### Your assignment:
Would you retype the listing below word for word, without any of its pictures?
|---|
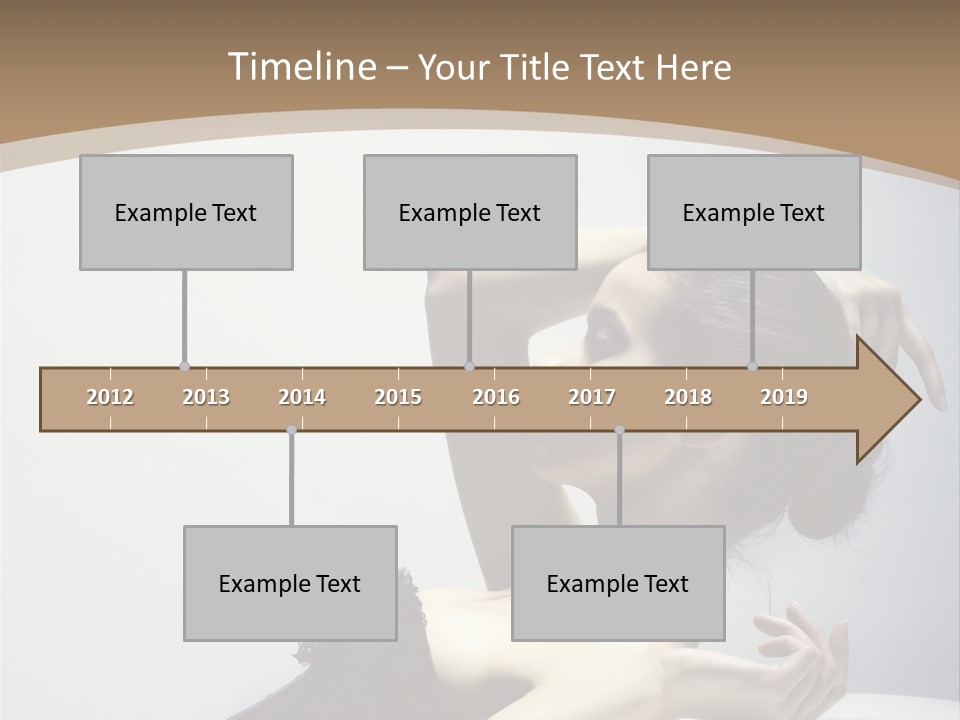 Timeline – Your Title Text Here

Example Text

Example Text

Example Text

2012 2013 2014 2015 2016 2017 2018 2019

Example Text

Example Text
|---|
### Task solution:
 Timeline – Your Title Text Here

Example Text

Example Text

Example Text

2012 2013 2014 2015 2016 2017 2018 2019

Example Text

Example Text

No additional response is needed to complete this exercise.